The companies are expected to combine in order to form three leaner business operations in the second half of the year. And DuPont could certainly use the help.
Last year was the Wilmington, Del.-based chemical and seed producer's most turbulent year since the 2008 financial crisis. Shares plummeted 41% between March and September, swung back 42% into mid-November, and then rapidly fell into the tailspin they're caught in today.
Since shares have dropped 28% since mid-December highs, shareholders are left eyeing Dow in hopes of stabilization and a lasting turnaround. (Dow Chemical is part of TheStreet's Action Alerts PLUS portfolio.)
"Here's a company that really is doing fabulously with a 43% yield and it is on the cusp of a very important merger with DuPont that will bring out a huge amount of value as the merged company gets split into three different, very focused entities," Jim Cramer said in a Real Money article.
"You are paid while you wait and yet it doesn't matter at all because investors, wrongly, think it is linked to oil, and when oil goes down, it should go down," he said. "That's nonsense."
DuPont's story certainly has not been as bright as Dow's: Cash has been pouring off its balance sheet as sales are drying up steadily.
That helps explain why, on Tuesday, when Breen clocked in last quarter's income at a dismal $236 million (or down 56% year over year), he still beat Wall Street earnings-per-share forecasts by 4.5%, based on Bloomberg consensus data. (Shares were only given a temporary bump Tuesday, lifting less than 1% before falling in after-market trading.)
Breen announced on the earnings call that DuPont hiked its cost savings expectations by 11% to about $1 billion for the year.

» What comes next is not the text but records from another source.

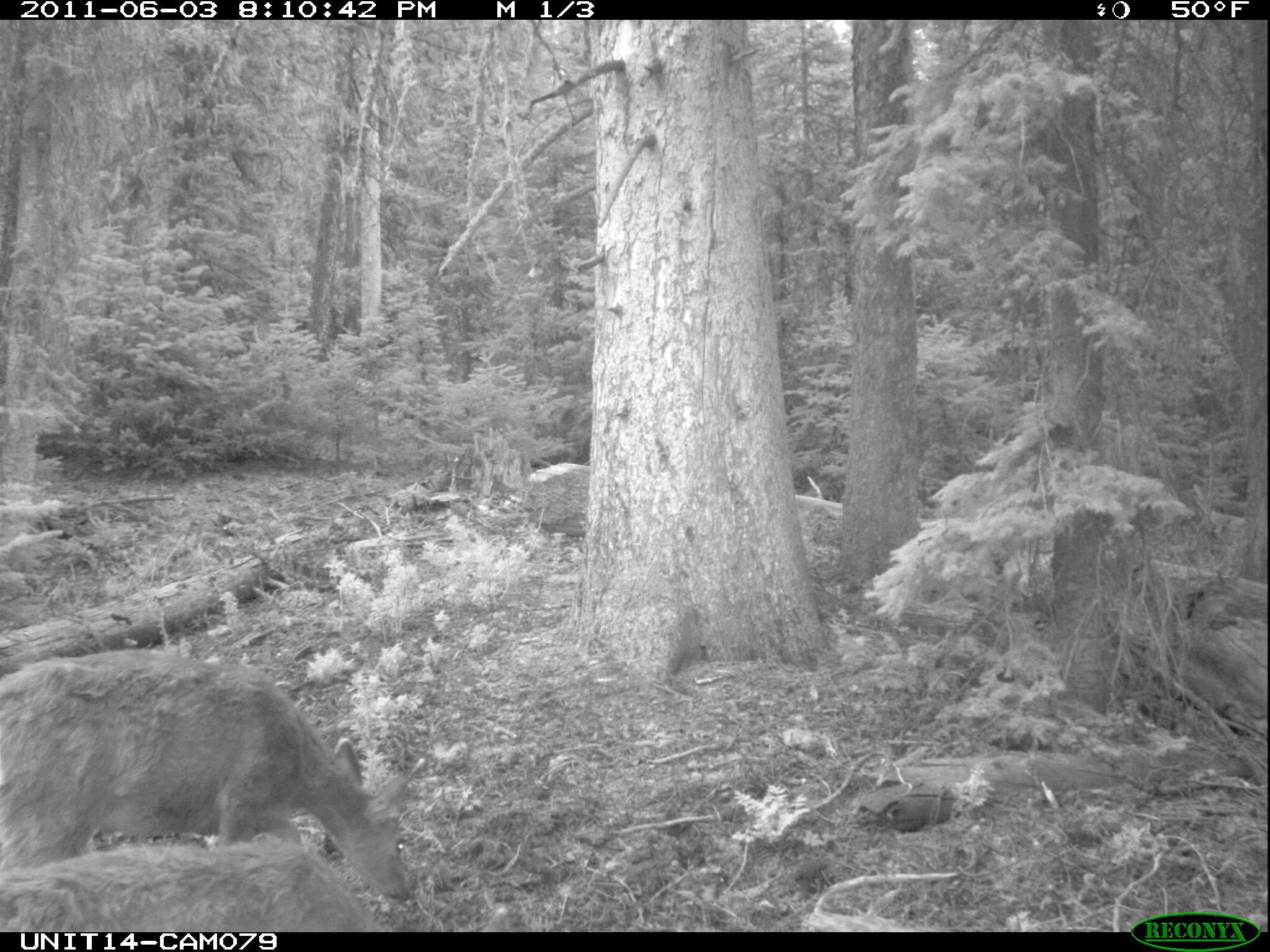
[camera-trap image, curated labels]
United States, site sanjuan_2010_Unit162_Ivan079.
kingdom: Animalia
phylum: Chordata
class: Mammalia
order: Artiodactyla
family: Cervidae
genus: Odocoileus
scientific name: Odocoileus hemionus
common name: mule deer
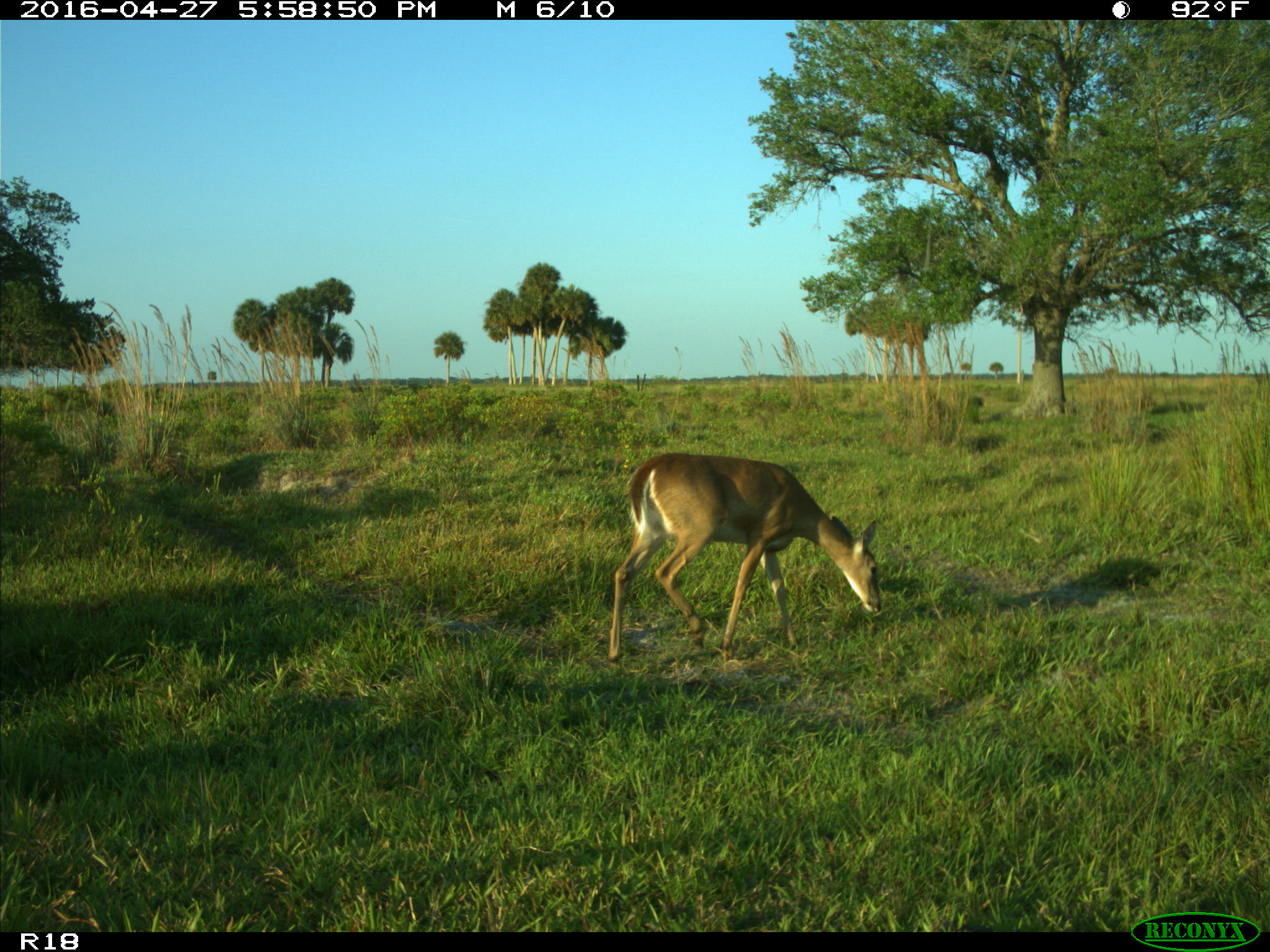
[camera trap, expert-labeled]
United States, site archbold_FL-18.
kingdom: Animalia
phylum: Chordata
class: Mammalia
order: Artiodactyla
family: Cervidae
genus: Odocoileus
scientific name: Odocoileus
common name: deer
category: unidentified deer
Unidentified deer (deer) (Odocoileus).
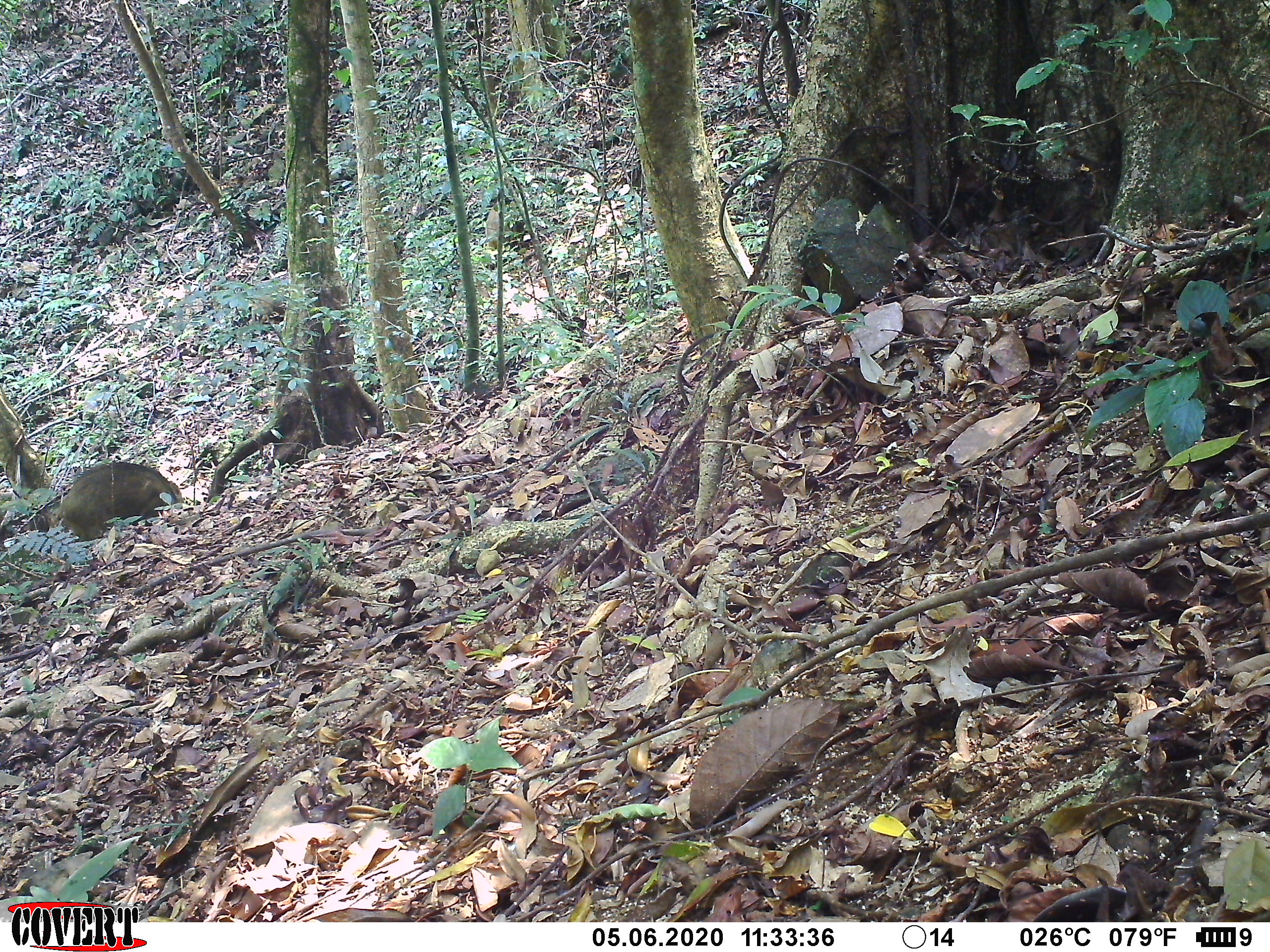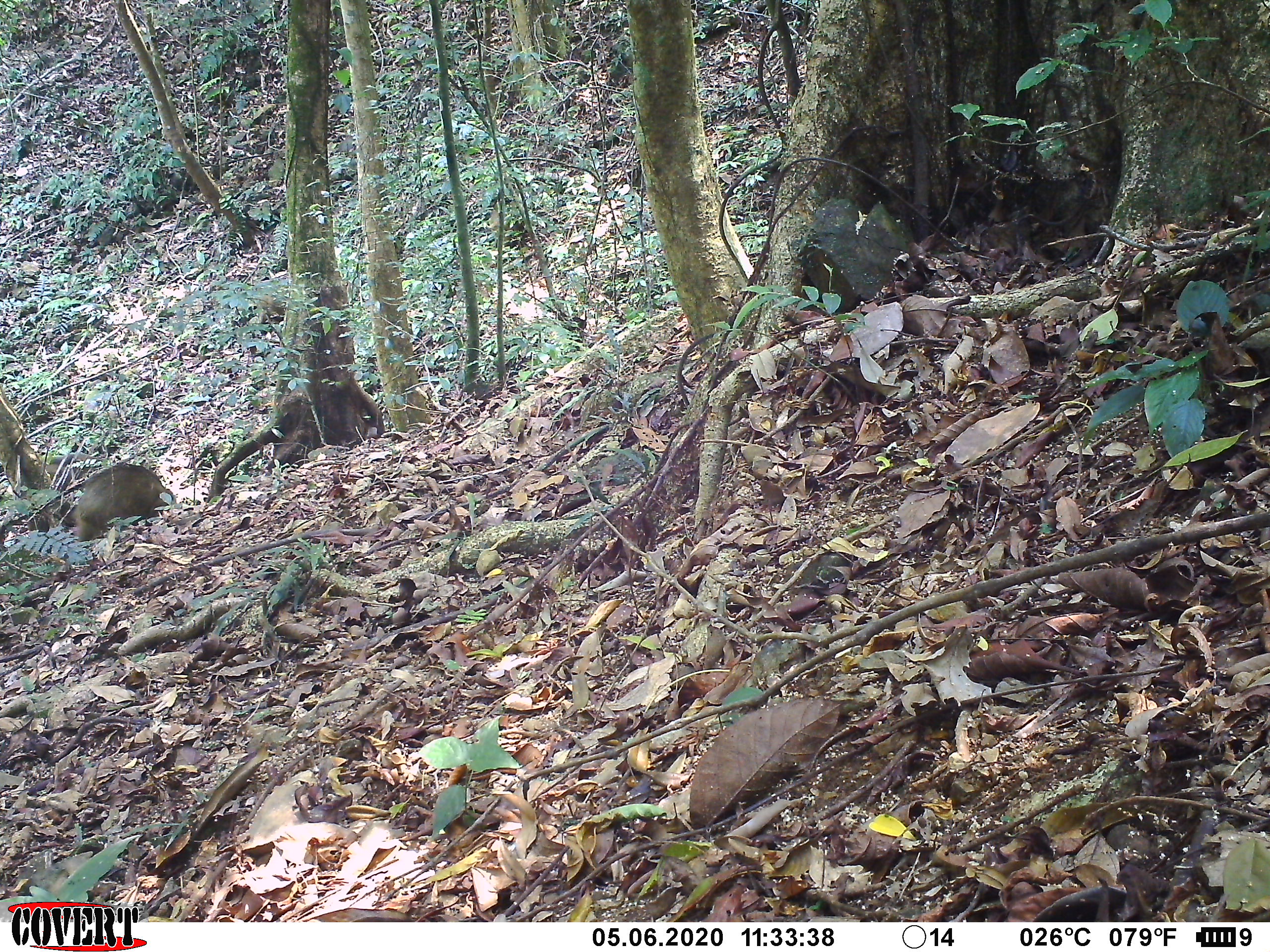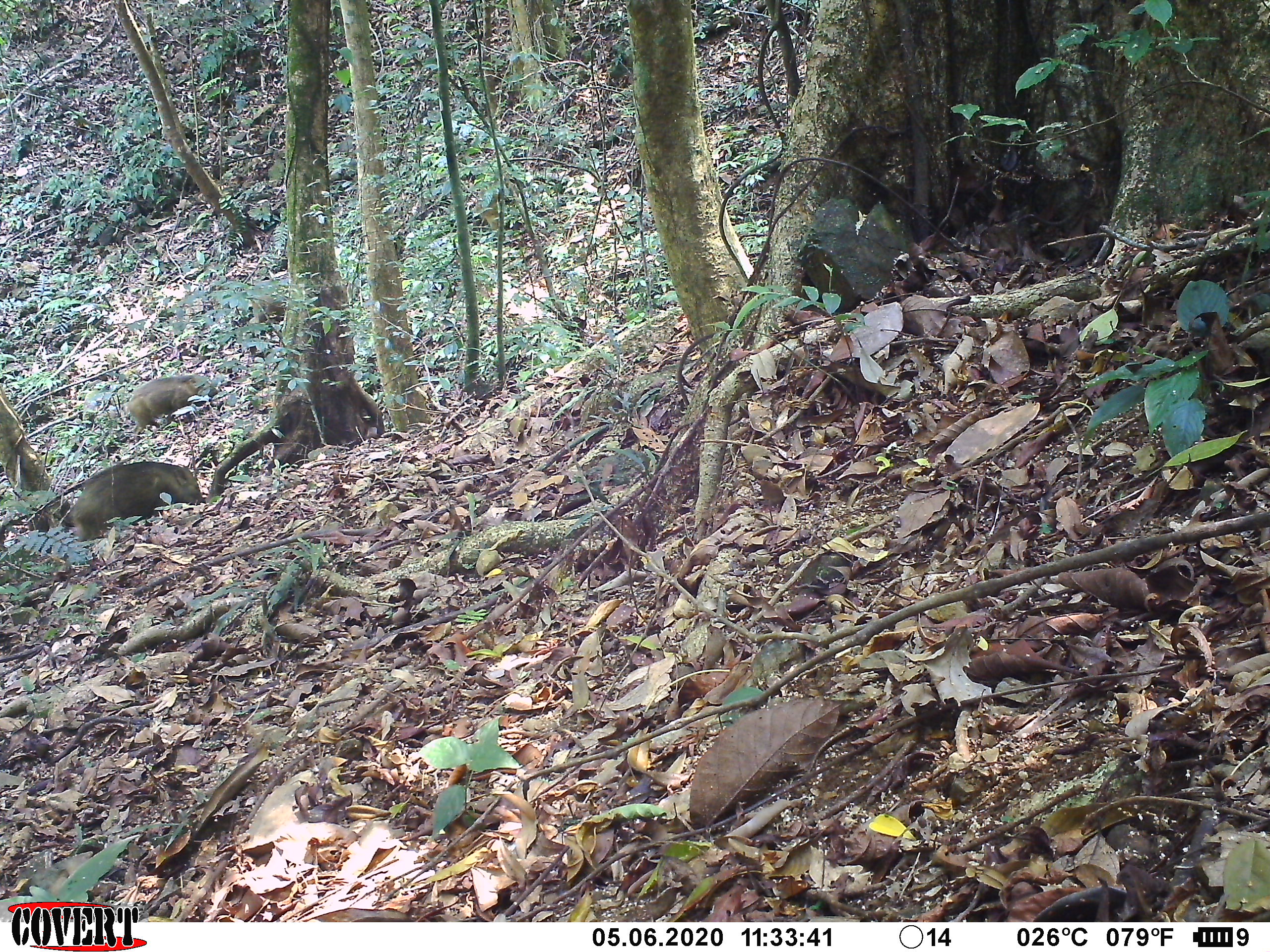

"We also announced in December a new global cost savings and restructuring plan designed to reduce 2016 costs by $700 million vs. 2015, or $900 million on a run-rate basis," Breen said on the earnings call. "We have since identified an additional $100 million in savings, bringing our run rate total to $1 billion, and increasing our 2016 savings to about $730 million."
But DuPont shares, which are down 20% on the year, will ultimately depend on seizing on Dow's healthier earnings picture as operations combine in the second half of the year -- especially as the $1 billion in costs DuPont is shedding doesn't touch the expected $3 billion the combined companies can offload.
"I really plan, and we're really pushing with the teams, that we are totally identified on the $3 billion minimum by the time we get to close the merger, so we can move immediately on it," Breen said on the call. "And I would also say to you, I would be very hopeful that the $3 billion is our floor number, not the ceiling number."